Samford University’s Beeson Divinity School hosted its annual Reformation Heritage Lectures from Oct. 28-30. This year’s lectures were delivered by Ron Rittgers, professor of Reformation studies and history of Christianity at Duke Divinity School.
The week began with Rittgers preaching from Mark 7:31-37, in which Jesus heals a deaf and mute man with His spit. Rittgers called the passage a Reformational one, as it ends with “ears unstopped and tongues unloosed to hear the Gospel.”
The words of Christ are essential to healing in Mark, Rittgers said, but in this passage, healing comes from Christ’s own body, which itself was spat upon.
“The one who heals with holy spit will be spat upon by unholy sinners,” Rittgers said.
Divinity schools and seminaries represent a “holy spit sodality,” Rittgers said.
“It is a fellowship where we all come to receive this holy spit and the holy Word that prepares us for the kingdom work of being spat upon, along with the deep joy of kingdom work,” he said.
Rittgers took his theme for this year’s lectures from his ongoing book project, in which he argues against the thought among some scholars that the Reformation led to a “disenchanted” view of Scripture, a more scientific view of God’s Word that reduced it to a set of doctrines and beliefs, as opposed to an “enchanted” view where God’s Word and the reading of it represents the meeting of heaven and Earth, a holy communion with God and the Word being an object where “the finite is capable of the infinite.”
The Reformers, Rittgers argued, saw Scripture as a “place of encounter, even mystical encounter, with God,” a place where the believer feeds on Christ through His Word by faith. While they opposed Catholic sacraments and sacramentals, they “redirected the flow of divine grace into one might river called Scripture.”
“There was something deeply alluring and attractive about the Word to the early Protestants,” Rittgers said.
Past scholars such as Max Weber argued Protestants tried to “remove the magic from Christianity,” of the “finite bearing infinite,” and worked to suppress the role of senses and emotions in Christian faith and practice.

* Data extracts *
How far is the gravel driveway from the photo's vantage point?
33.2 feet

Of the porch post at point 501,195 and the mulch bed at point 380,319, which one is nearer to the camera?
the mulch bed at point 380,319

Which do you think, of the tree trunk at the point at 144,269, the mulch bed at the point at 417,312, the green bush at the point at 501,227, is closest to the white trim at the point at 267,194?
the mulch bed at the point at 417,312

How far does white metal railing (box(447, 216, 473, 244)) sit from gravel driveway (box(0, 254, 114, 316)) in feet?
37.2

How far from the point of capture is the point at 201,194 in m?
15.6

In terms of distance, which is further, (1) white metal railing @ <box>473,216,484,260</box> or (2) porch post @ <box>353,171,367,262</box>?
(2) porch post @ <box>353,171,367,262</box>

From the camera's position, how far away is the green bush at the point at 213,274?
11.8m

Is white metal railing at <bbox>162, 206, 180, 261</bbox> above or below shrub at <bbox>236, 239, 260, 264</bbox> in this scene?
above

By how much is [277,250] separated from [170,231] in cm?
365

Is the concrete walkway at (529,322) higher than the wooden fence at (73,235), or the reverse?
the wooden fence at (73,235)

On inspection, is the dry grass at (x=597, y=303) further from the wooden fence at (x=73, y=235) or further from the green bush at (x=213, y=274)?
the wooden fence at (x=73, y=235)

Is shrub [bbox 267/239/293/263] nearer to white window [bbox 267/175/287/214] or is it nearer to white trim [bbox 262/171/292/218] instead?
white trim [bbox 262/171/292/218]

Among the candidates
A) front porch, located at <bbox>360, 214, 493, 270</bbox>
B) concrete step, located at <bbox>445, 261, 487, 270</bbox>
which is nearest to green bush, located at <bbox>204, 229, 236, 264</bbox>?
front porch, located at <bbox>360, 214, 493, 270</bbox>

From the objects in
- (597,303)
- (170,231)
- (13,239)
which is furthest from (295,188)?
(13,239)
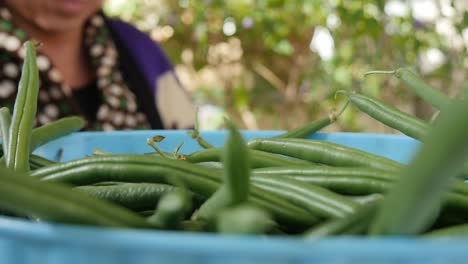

* Required actions *
(1) From the text on the Reformation Heritage Lectures, return word for word the passage that begins with the words "The week began" and ends after the words "was spat upon.".
(2) Name every university or school that the text on the Reformation Heritage Lectures mentions by name.

* Answers *
(1)
The week began with Rittgers preaching from Mark 7:31-37, in which Jesus heals a deaf and mute man with His spit. Rittgers called the passage a Reformational one, as it ends with “ears unstopped and tongues unloosed to hear the Gospel.”
The words of Christ are essential to healing in Mark, Rittgers said, but in this passage, healing comes from Christ’s own body, which itself was spat upon.

(2)
Samford University
Beeson Divinity School
Duke Divinity School